NIEUŚWIADOMIONE UPRZEDZENIA
Co ważne, jak podkreśla dr Puścian, niezadawanie pewnych pytań, mniejsza obecność kobiet w nauce nie bierze się ze złej woli naukowców. – To wynika z utartych stereotypów, nieuświadomionych uprzedzeń – ocenia naukowczyni. Ten efekt wielokrotnie potwierdzono w badaniach. Np. badanym prezentowano identyczne CV osoby kandydującej na stanowisko naukowe. Różnica była tylko w nazwiskach. CV z nazwiskiem wskazującym na mężczyznę było oceniane jako lepsze. – Od czasu tego powstała ogromna literatura dowodząca, że identyczny dorobek jest oceniany inaczej w zależności, czy jesteś kobietą czy mężczyzną – dodaje badaczka.
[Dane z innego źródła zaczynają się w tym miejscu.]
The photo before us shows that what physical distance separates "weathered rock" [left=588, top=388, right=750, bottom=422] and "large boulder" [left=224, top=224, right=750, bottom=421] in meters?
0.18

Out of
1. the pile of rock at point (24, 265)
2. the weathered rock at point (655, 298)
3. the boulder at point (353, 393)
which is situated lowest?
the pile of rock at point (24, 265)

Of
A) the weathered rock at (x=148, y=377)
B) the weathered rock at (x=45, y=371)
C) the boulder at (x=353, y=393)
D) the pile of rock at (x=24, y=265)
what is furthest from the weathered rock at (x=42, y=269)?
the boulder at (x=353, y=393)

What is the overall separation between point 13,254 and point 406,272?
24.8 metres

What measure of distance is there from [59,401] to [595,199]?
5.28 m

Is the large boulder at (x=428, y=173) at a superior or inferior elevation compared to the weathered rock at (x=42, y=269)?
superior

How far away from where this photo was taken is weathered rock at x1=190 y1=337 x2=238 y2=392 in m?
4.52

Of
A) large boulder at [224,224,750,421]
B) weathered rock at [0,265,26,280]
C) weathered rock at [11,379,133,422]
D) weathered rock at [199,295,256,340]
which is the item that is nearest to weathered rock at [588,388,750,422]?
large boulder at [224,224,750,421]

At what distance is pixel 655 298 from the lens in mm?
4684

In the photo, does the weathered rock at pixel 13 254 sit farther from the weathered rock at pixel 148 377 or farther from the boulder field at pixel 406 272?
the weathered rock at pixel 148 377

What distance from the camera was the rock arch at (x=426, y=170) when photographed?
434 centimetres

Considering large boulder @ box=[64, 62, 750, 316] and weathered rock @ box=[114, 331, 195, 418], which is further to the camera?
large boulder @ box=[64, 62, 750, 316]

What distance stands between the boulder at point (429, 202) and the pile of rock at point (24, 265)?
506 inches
W podcaście rozmawiamy też o najlepszych rozwiązaniach, które mogą zniwelować ten problem, o tym, że to, co słyszymy o sobie (np. czy jesteśmy uzdolnieni/uzdolnione matematyczne) ma wpływ na funkcjonowanie naszego mózgu oraz dlaczego w kwestii różnorodności w nauce nie chodzi wyłącznie o udział kobiet.
Organizacja Women in Science at Nencki została uhonorowana nagrodą ShEO Awards 2021 tygodnika WPROST .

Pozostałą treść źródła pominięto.